Saltwater Circulation Driven by Shoreline Curvature in Coastal Aquifers

Abstract

In coastal lowland and plains, where dense populations and extensive agriculture thrive, fresh water is a necessity. Management of coastal groundwater requires quantitative models of groundwater flow and transport to reveal salinity distributions and submarine groundwater discharge (SGD). Historically, computational burdens in modelling coastal groundwater necessitated the use of 2-D models along cross-sections. However, a variety of different features add fully three-dimensional complexity to near-shore groundwater flow and complex patterns of saline-fresh groundwater mixing. Shoreline geometry is one such feature which has not been systematically assessed. We modelled mixing processes between freshwater and saltwater in three dimensions using the coupled surface/subsurface flow and transport code HydroGeoSphere. Various concave and convex coastlines were constructed with geomorphological features characteristic of those in China.

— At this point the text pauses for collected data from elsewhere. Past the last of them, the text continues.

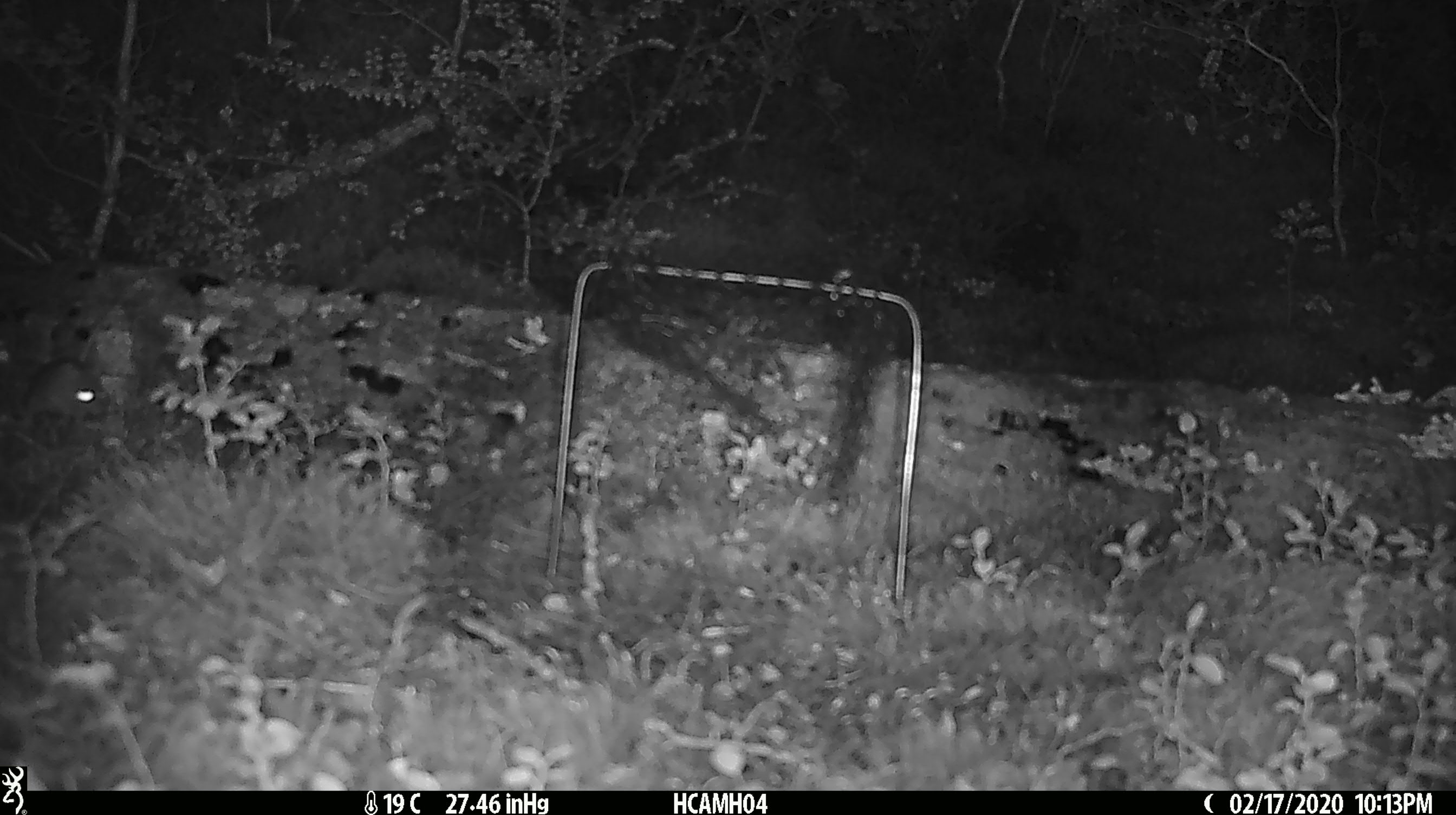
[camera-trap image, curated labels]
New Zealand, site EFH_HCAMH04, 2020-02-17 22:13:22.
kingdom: Animalia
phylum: Chordata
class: Mammalia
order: Rodentia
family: Muridae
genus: Mus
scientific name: Mus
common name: mouse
Mouse (Mus).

Our simulation suggested that the lateral groundwater flow can cause significant velocity perpendicular to the plane of the cross-sections, accounting for from 2% to 12% of longitudinal velocity. The lateral velocity component of groundwater increases with shoreline curvature, causing nonlinear responses of lateral saltwater circulation. The mixing zone and SGD change as a function of coastline curvature, which depends mainly on the magnitudes of convergent/divergent flow. In addition, shoreline curvature increases the mean travel time of fresh SGD, while a limited impact on the travel time of saline SGD is found. Our results highlight the nonnegligible influence of coastline geometry on lateral groundwater flow, freshwater-saltwater mixing, and SGD characteristics in commonly concave and convex shorelines. This study has important implications for management of groundwater resources, comprehension of biogeochemical processes along the coastal lowlands and plains.